A partir de los años 50, con el auge del puerto y el crecimiento urbano, Banchero comenzó a ganar fama entre trabajadores, artistas y turistas. Con el tiempo llegaron nuevas sucursales —incluida la de avenida Corrientes—, pero la esencia siempre quedó anclada al horno original de La Boca.

¿Por qué no Güerrín ni Pin Pun?
Pin Pun, fundada en 1927, es reconocida como la pizzería más antigua de la Ciudad de Buenos Aires en actividad.

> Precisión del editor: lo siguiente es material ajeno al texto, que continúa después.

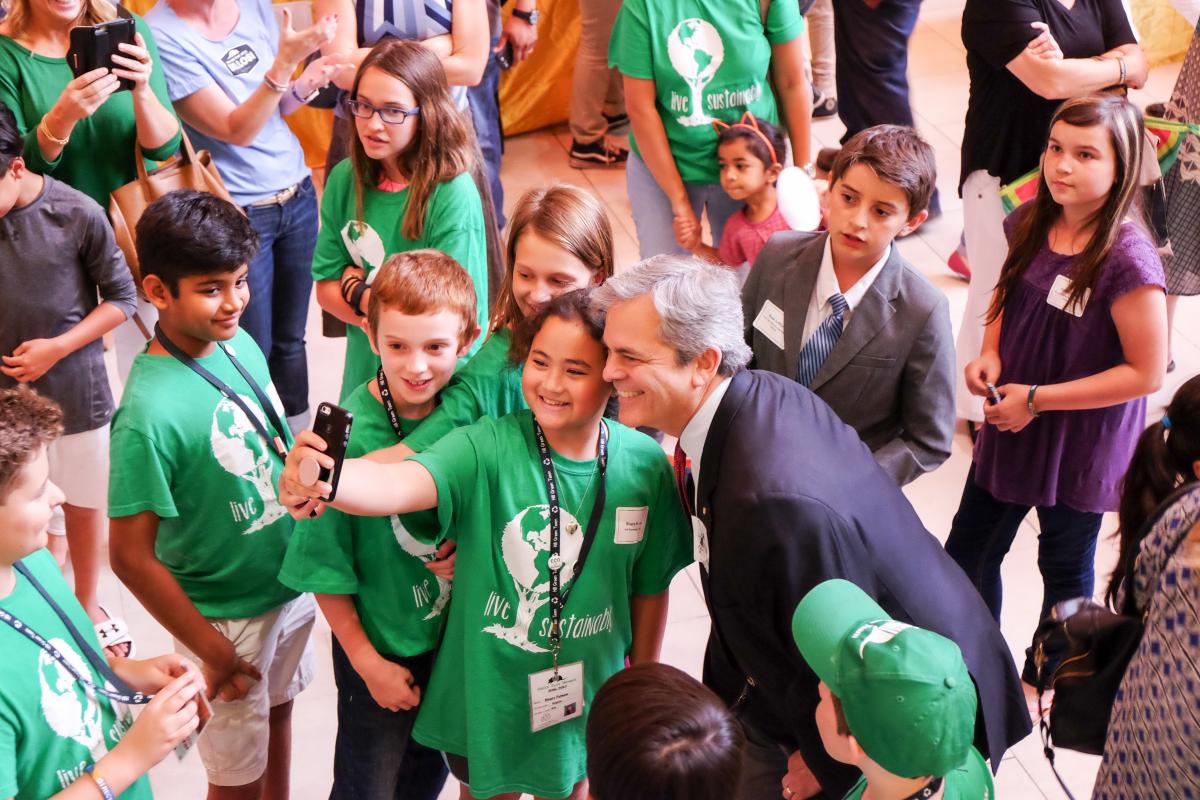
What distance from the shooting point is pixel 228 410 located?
7.95 feet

No obstante, sus propios orígenes están ligados a los mismos fundadores que luego abrirían Güerrín, y su estructura empresarial se transformó con los años.
Güerrín, por su parte, abrió en 1932 y es uno de los grandes emblemas de Corrientes, pero no conserva una continuidad familiar directa desde sus fundadores hasta hoy, como sí ocurre con Banchero.
Esa diferencia, sutil, pero clave, es la que posiciona a Banchero como un caso único dentro del mapa pizzero porteño: antigüedad, tradición y linaje familiar activo.

Un legado que sigue vivo
Hoy, entrar a Banchero es entrar en una cápsula del tiempo. Las fotos amarillentas, el salón clásico y el aroma de la cebolla recién horneada conviven con nuevas generaciones que continúan la receta original. No se trata solo de pizza: es una forma de entender la gastronomía como herencia cultural.
En un contexto donde muchas marcas históricas se reconvierten o desaparecen, Banchero resiste como un testimonio vivo de la Buenos Aires inmigrante, esa que hizo de la pizza un símbolo identitario y popular.
Porque en la disputa eterna de “la mejor” o “la más famosa”, hay una verdad que se impone con los años: la pizzería más antigua que sigue en manos de la familia fundadora no está en el centro del ruido, sino en el corazón histórico de La Boca. Y desde 1932, su horno nunca dejó de estar encendido.